In other words, just because GHG levels are up doesn’t mean hurricanes will be too, and forecasters like Michael Mann who make it all about global warming are just blowing hot air.

4 comments on “The hurricane bust”

  1. Every year the hurricane season Is predicted to be the "worst one ever". And when the expected storms don't happen, we are told " it's fixin' to ramp up" .
    But if it doesn't happen. The fact is ignored for the most part. Except maybe we are told we are totally lucky the hurricanes didn't flatten Florida.

  2. When any hurricane goes on a path of destruction,it's always blamed on man-made climate change.And when a hurricane season passes without much happening,media goes silent.Except for those "hottest recorded temps" somewhere,to keep the alarmist narrative alive.There's always "extreme weather" somewhere,but the empirical data shows that it is not trending worse overall.

  3. The 1500 to 1750 dip (The Maunder Minimum) does imply that warmer Weather does have some influence over Hurricanes but we know that anyway from the obvious fact that the Hurricans Season is when the Sea is Warmest ie Late Summer.

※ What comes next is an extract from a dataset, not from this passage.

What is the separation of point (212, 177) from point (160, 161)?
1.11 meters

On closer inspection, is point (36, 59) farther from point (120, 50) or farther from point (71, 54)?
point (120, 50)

The argument is not about the cause of Hurricanes but about the Cause of Warming and the current huge level of Solar Irradiance is so obviously the Cause that only a vested interest could deny it.

  4. I've been watching and following this "Chicken Little" esque trend of annual dire hurricane season predictions every hurricane season for the last 5 years.
    Every season starts with multiple dire and frightful scenarios being promoted as absolutes, followed by multiple rationalizations and "sciencesplaining" all the possible reasons why their alarming (tenuous) predictions didn't pan out.
    The "sciencesplaining" rationalizations are particularly funny, as they are subsequently eagerly offered up as "maybe's" and "could be's" of why the hurricane or cyclone occurrence levels are so much lower - than originally predicted.

    This repeating cycle of alarming inaccurate and consistent failed predictions, only illustrates that even the pundits - don't have a complete grasp on their subject, or their own models design weaknesses.
    It seems (based on actuals) they may need to weigh the impact of all the possible known hurricane formation natural suppressors, a bit more heavily in their next models.